신호중/김태리/최제범’s paper has been accepted in
Title: RaceMED: A Race-Aware Approach to Accurate and Fair Medication Recommendation
Author: Hojung Shin*, Taeri Kim*, Jebum Choi, Hyunjoon Kim, and Sang-Wook Kim
Abstract
Clinical evidence indicates that (1) disease prevalence differs across racial groups and (2) medication prescriptions for identical diagnoses and procedures may vary across racial groups. However, existing medication recommendation methods have not integrated these racial properties into the design of their encoder and predictor architectures. To address this gap, we propose RaceMED, which incorporates properties (1) and (2) through a dual-branch encoder composed of race-specific and race-general branches that capture idiosyncratic features unique to each racial group and general patterns shared across all patients, and a predictor based on race-aware attention that restricts cross-patient visit references to patients from the same racial group, preventing inappropriate medication transfer across racial groups.

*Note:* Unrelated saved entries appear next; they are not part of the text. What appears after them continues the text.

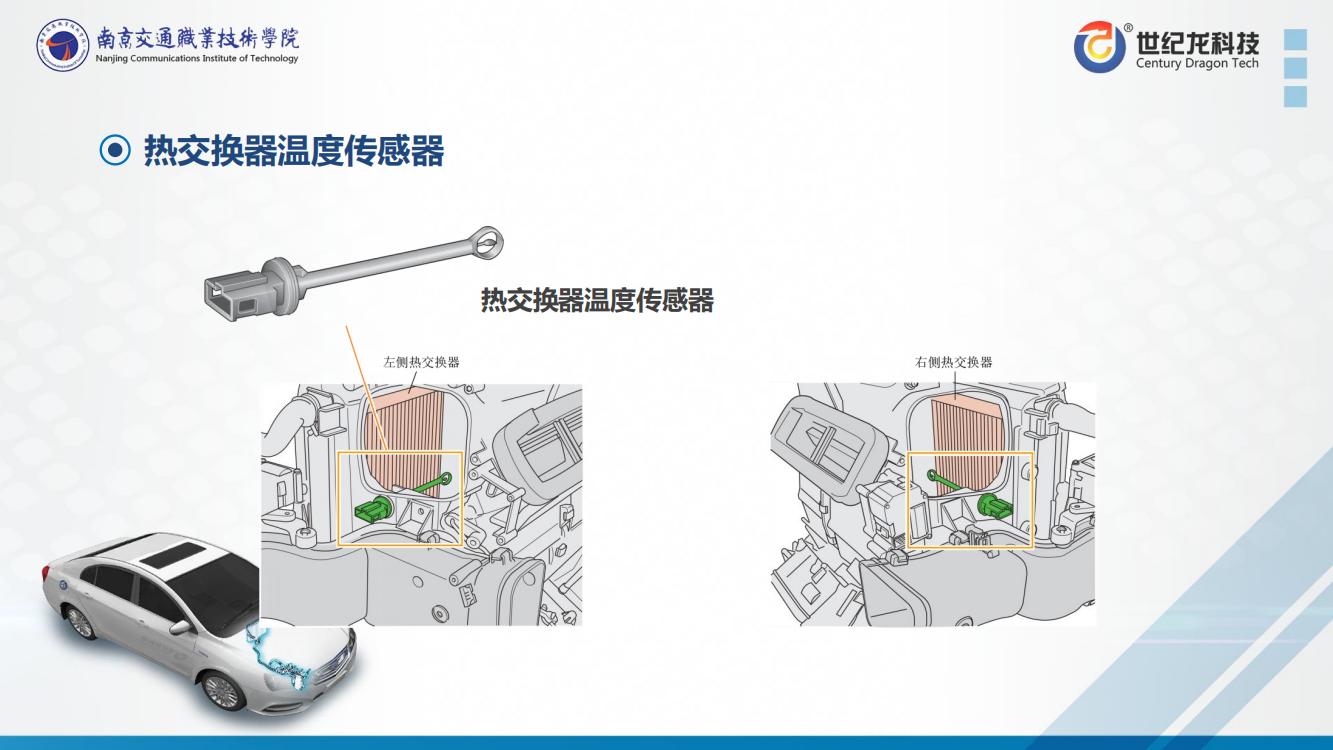 南京交通職業技術學院
Nanjing Communications Institute of Technology

世纪龙科技
Century Dragon Tech

热交换器温度传感器

热交换器温度传感器

左侧热交换器

右侧热交换器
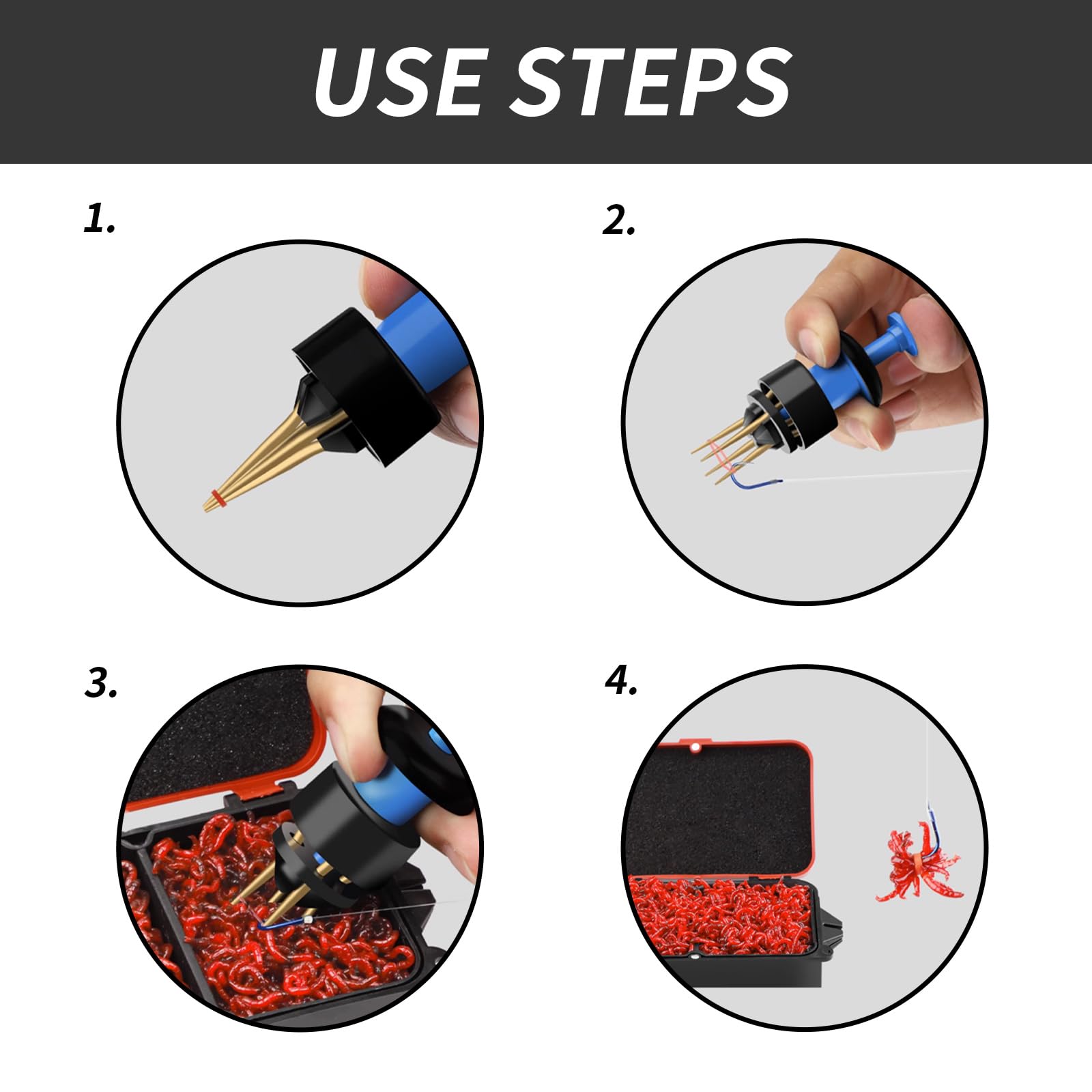 USE STEPS

1.

2.

3.

4.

Extensive experiments demonstrate that RaceMED consistently outperforms ten state-of-the-art competitors, achieving up to 12.24% improvement in accuracy while reducing performance disparities across racial groups by up to 31.77%, thereby improving fairness. These findings demonstrate that explicitly modeling racial properties is essential for improving both recommendation accuracy and fairness, a dimension that has been largely underexplored in the medication recommendation domain.